Emergency services urge well-wishers not to set off sky lanterns for NHS
PUBLISHED: 16:00 15 April 2020
Emergency services have slammed a ‘misguided’ campaign to release sky lanterns on Sunday in support of the NHS.
Representatives from the fire service, coastguard, and RSPCA have raised concerns about the campaign launched by london-based company, Night Sky Lanterns, due to the damage the lanterns can cause to livestock, property, and the environment.
A Devon and Somerset Fire and Rescue Service spokesman said: “We’ve heard people are being asked to buy sky lanterns and set them off, in support of our amazing carers.
“Please do not do this, these lanterns could cause a significant fire.
“A better, safer way to show your support is to stay at home.”
The National Fire Chiefs Council (NFCC) branded the campaign ‘misguided’.
NFCC chair Roy Wilsher added: “While I fully understand people wanting to show their support to the NHS, I would encourage them to find a different way to do this.”
“All emergency services are currently under unprecedented pressure due to Covid-19, and I am concerned this type of activity could not only put additional pressure on the fire service, but further strain on the NHS.”
A Weston Coastguard spokesman added: “We’ve heard people have been asked to buy sky lanterns to release in support of our NHS heroes.
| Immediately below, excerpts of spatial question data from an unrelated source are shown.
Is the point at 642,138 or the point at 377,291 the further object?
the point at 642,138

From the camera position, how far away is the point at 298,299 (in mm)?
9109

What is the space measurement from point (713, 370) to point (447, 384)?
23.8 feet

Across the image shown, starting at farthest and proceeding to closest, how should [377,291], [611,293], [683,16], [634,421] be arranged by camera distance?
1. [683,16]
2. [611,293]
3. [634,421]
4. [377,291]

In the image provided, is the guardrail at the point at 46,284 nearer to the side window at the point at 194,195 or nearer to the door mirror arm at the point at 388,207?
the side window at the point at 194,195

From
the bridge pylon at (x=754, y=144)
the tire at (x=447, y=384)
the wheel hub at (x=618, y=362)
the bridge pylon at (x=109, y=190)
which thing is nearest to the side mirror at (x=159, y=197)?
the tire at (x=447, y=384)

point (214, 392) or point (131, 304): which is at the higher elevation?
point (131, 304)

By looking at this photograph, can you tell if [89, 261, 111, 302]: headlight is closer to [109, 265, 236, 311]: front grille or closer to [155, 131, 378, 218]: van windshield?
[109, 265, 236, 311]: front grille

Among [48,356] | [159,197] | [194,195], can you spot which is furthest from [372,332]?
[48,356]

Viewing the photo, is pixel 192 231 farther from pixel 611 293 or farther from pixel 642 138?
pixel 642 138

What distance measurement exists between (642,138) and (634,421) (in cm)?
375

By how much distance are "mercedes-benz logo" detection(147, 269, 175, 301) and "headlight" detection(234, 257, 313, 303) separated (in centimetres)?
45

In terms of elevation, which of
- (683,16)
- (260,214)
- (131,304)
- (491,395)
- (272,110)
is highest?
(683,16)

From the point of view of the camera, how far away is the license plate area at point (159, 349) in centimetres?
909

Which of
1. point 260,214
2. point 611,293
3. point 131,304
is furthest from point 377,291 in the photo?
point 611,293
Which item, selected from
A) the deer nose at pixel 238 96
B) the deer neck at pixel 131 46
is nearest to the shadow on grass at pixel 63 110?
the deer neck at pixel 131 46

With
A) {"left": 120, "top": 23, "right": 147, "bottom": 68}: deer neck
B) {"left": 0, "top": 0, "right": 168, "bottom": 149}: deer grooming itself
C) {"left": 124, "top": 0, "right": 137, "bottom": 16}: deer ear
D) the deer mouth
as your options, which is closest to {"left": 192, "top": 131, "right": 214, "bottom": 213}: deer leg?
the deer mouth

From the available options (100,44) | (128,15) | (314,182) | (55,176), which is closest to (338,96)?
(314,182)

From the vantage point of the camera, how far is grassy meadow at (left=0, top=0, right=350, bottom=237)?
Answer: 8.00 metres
Please do not do this.”
“If they head out to sea they could be mistaken for distress flares prompting call-outs for teams around the coast.”
“Please continue to show support for our NHS colleagues in the usual way of clapping and keeping your two-metre safe distance.”
A spokesman for the RSPCA said: “While sky lanterns might look pretty in the sky, they pose a serious danger to horses, farm animals and wildlife.
“Sadly, many people are unaware of the potentially deadly consequences the release of sky lanterns can have for animals — they can suffer through ingestion, entanglement and entrapment, or simply the sight of a lit lantern in the sky can be terrifying for them and cause them to bolt and harm themselves.
“We know many people are already aware of the dangers sky lanterns pose to animals, and we hope others will instead choose to show their gratitude to key workers in other ways such as clapping from their homes.”